St-Benoît, lorsqu'il rédigea la règle bénédictine ne fut d'ailleurs pas loin de transcrire lui-même cette maxime dans la recherche d'une répartition équitable de la journée du moine, partagée en trois temps égaux, celui de la prière, celui du travail et celui du repos.
Plus "hédoniste" que la première conception, celle-ci sous-entend l'idée que tout homme, après avoir travaillé durant un temps de travail raisonnable et déterminé, fixé à 60 ans au début des années 1980, puisse jouir plus longuement des "délices" du repos qu'elle que soit la durée de vie qu'il lui reste.
Ici, la retraite devient un continuum, et non une presque fin de vie à l'échelle de cinq ou dix ans; elle n'est plus conçue comme une charge financièrement lourde et les "vieux" comme des poids morts pour la société, mais comme un élément d'enrichissement autant personnel pour les personnes âgées que pour la société toute entière, que ce soit socialement ou culturellement, par leur participation active à celle-ci. La retraite, les loisirs, le repos qu'elle offre doivent être, dans cette conception, des éléments d'épanouissement qui permettent parfois de réaliser ce qu'on n'a pas pu faire à cause d'une vie de travail, avec un sentiment plus grand de liberté, pourvue que la santé soit là.

Aujourd'hui, avec la réforme des retraites, ce sont ces deux conceptions qui se télescopent entre un projet gouvernemental de reporter l'âge de la retraite vers 65/70 ans, comme l'on déjà fait certains pays européens - alors même que notre situation démographique est bien meilleure que la leur - pour tenter de réduire au maximum la durée des pensions-retraites versées à une perspective de cinq à dix ans maximum pour la majorité d'entre-nous (rappelons que l'espérance de vie moyenne d'un homme est d'un peu plus de 77 ans), et des contre-projets plus "softs" où l'âge de départ effectif continuerait à s'effectuer entre 60 et 65 ans, mais qui demandent un effort financier certain, notamment de la part des entreprises dont les cotisations seraient appelées, à côté de celle des salariés, à augmenter aussi. Mais, après tout, n'est-ce pas aussi cela la solidarité nationale et les entreprises doivent-elles être dispensées d'y participer ?

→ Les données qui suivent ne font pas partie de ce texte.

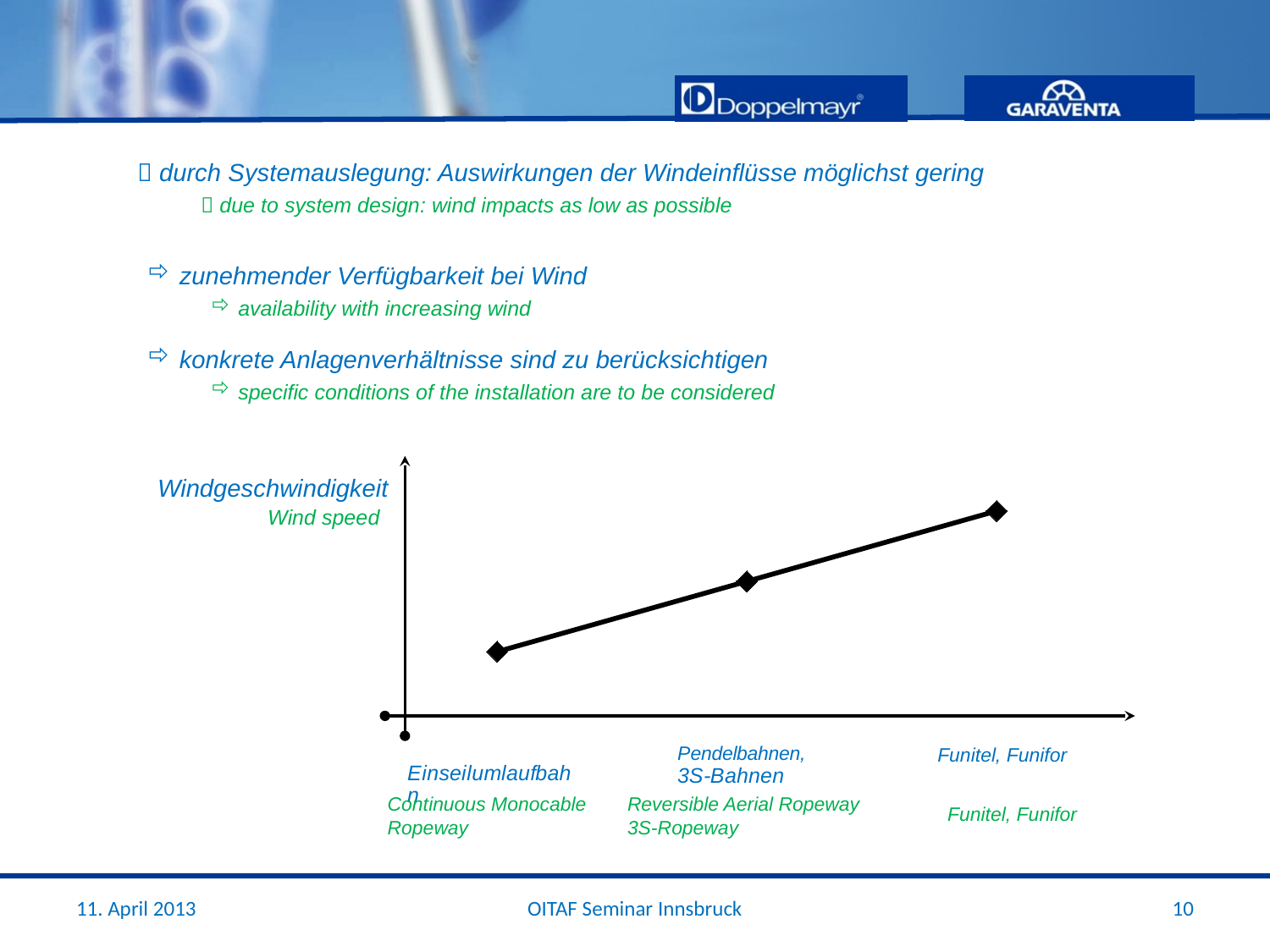
Which has the higher wind speed value: Pendelbahnen/3S-Bahnen or Einseilumlaufbahn? Pendelbahnen, 3S-Bahnen Which has the higher wind speed value: Funitel, Funifor or Pendelbahnen/3S-Bahnen? Funitel, Funifor What kind of chart is shown on the slide? line chart How many data points are plotted on the line in the chart? 3 What is the English label given for the middle category on the x axis? Reversible Aerial Ropeway, 3S-Ropeway What quantity is labelled on the vertical axis of the chart? Windgeschwindigkeit / Wind speed Do the plotted values rise or fall from left to right along the x axis? rise Which ropeway system has the lowest wind speed value in the chart? Einseilumlaufbahn (Continuous Monocable Ropeway) Which ropeway system has the highest wind speed value in the chart? Funitel, Funifor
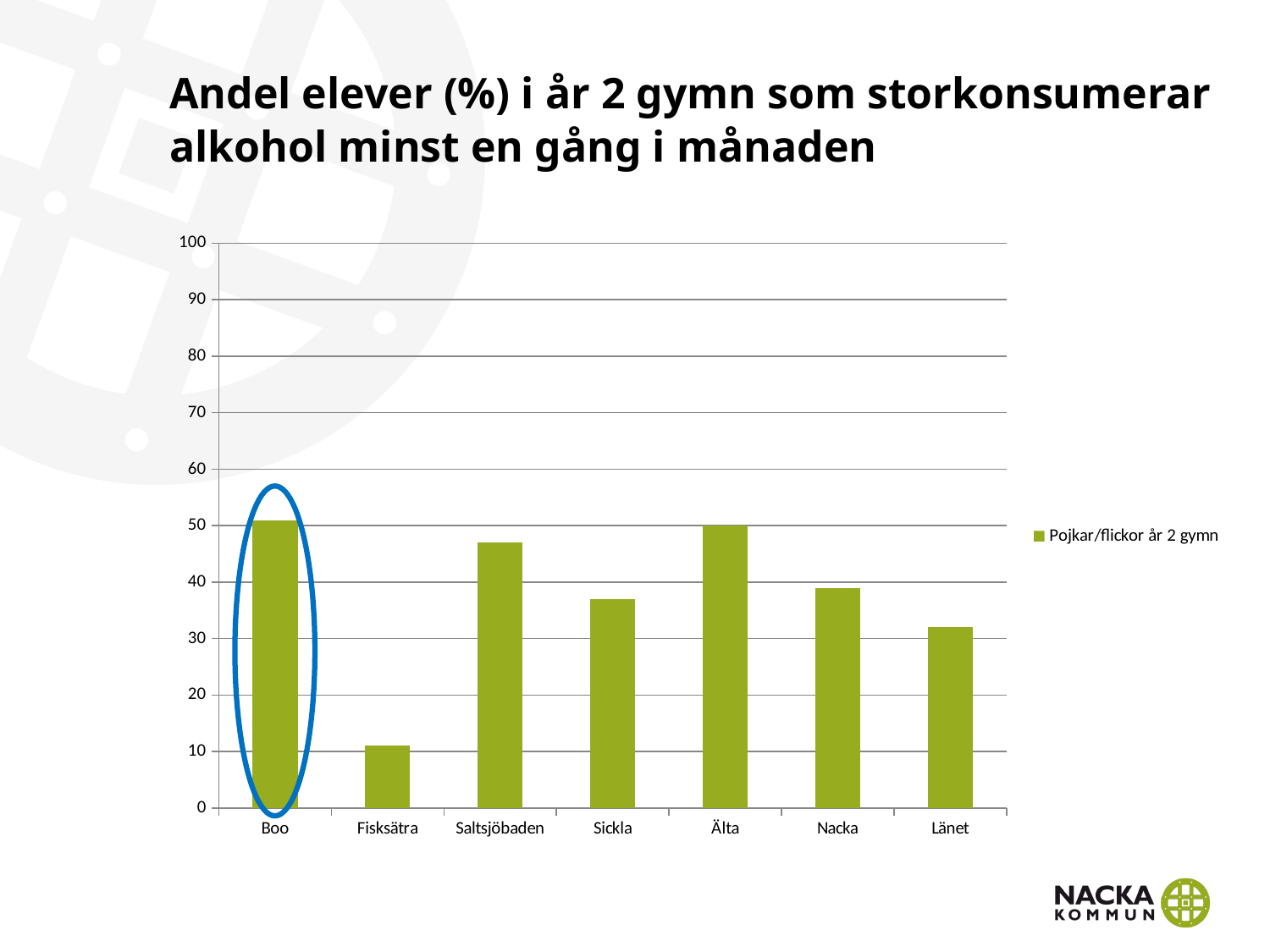
Is the value for Länet greater or less than 40? less What is the name of the series listed in the legend? Pojkar/flickor år 2 gymn Which is larger, the value for Saltsjöbaden or the value for Sickla? Saltsjöbaden Which is larger, the value for Nacka or the value for Länet? Nacka Which category's bar is circled in blue on the chart? Boo How many categories are shown on the x axis of the chart? 7 How many series does the legend list? 1 Is the value for Fisksätra greater or less than 20? less Is the value for Saltsjöbaden greater or less than 40? greater What kind of chart is shown on the slide? Bar chart Which category has the lowest value in the chart? Fisksätra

Certes, partout en Europe, on tente de nous vendre la vieille conception "patronnesse" de la retraite - c'est bien à cela que l'on voit combien le vieux fonds doloriste et pénitentiel chrétien n'a pas disparu des inconscients - mais est-on vraiment sûrs que cette conception soit si respectueuse des "vieux" qu'elle en a l'air ?

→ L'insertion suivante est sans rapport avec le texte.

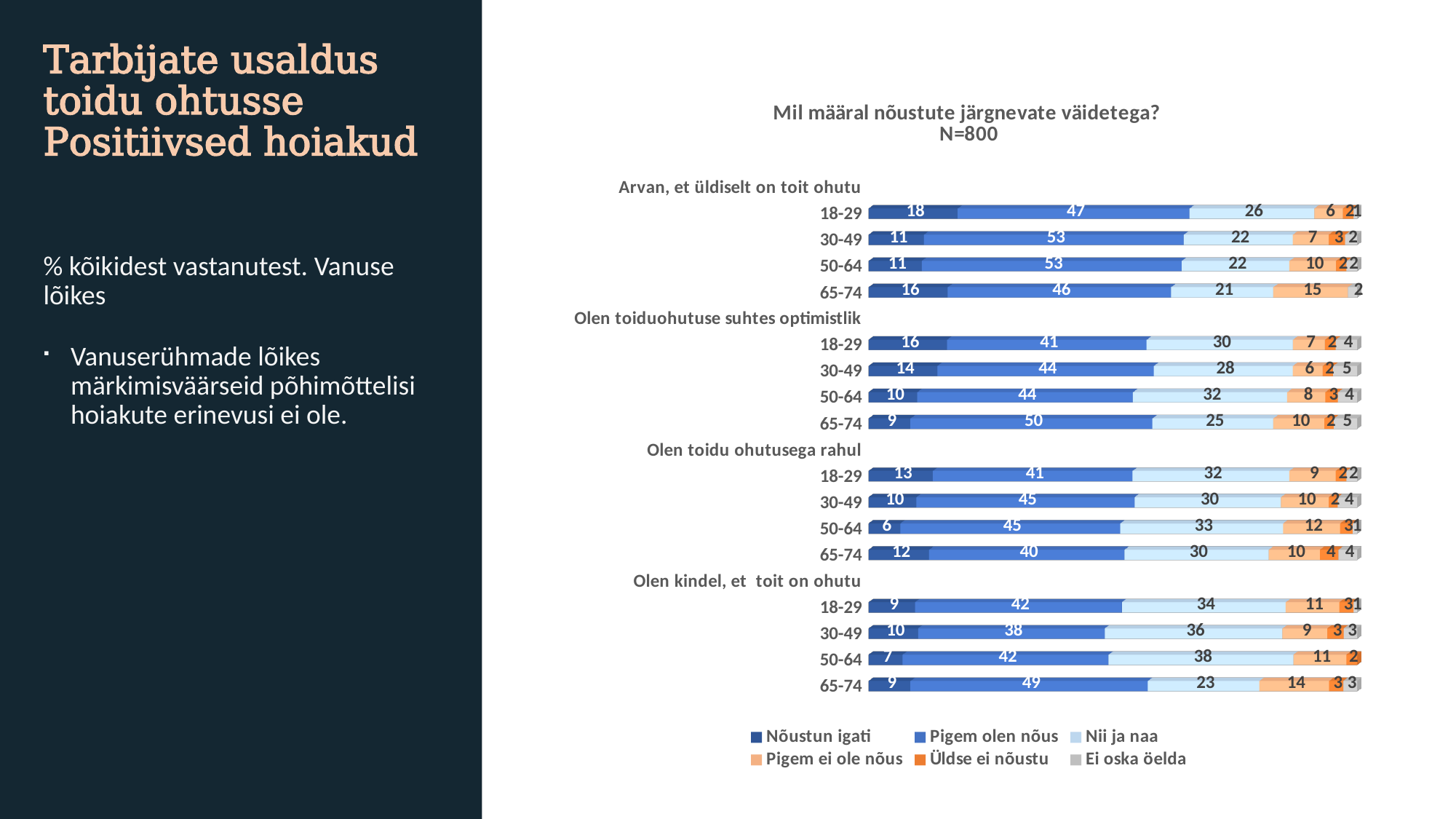
Under 'Olen toiduohutuse suhtes optimistlik', is the 'Nii ja naa' value larger for 50-64 or for 65-74? 50-64 What type of chart is shown on the slide? Stacked bar chart What is the 'Pigem olen nõus' value for the 30-49 age group under 'Arvan, et üldiselt on toit ohutu'? 53 What is the 'Pigem ei ole nõus' value for the 65-74 age group under 'Arvan, et üldiselt on toit ohutu'? 15 Under 'Olen kindel, et toit on ohutu', what is the difference between the 'Pigem olen nõus' values for 65-74 and 30-49? 11 What is the 'Nõustun igati' value for the 18-29 age group under 'Arvan, et üldiselt on toit ohutu'? 18 What is the 'Nii ja naa' value for the 50-64 age group under 'Olen kindel, et toit on ohutu'? 38 How many series does the legend list? 6 Under 'Olen toidu ohutusega rahul', which age group has the lowest 'Nõustun igati' value? 50-64 How many age groups are shown for each statement? 4 What sample size (N) is stated in the chart title? N=800 Under 'Olen toiduohutuse suhtes optimistlik', which age group has the highest 'Pigem olen nõus' value? 65-74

Quelque part, l'enjeu de cette réforme, c'est aussi de savoir si nous souhaitons préserver un peu de notre liberté et de droit aux loisirs quand nous serons devenus à notre tour vieillards ou si nous acceptons par avance, d'être considérés comme des "déchets" dont on souhaite qu'ils disparaissent le plus rapidement pour qu'ils coûtent le moins cher possible à la société.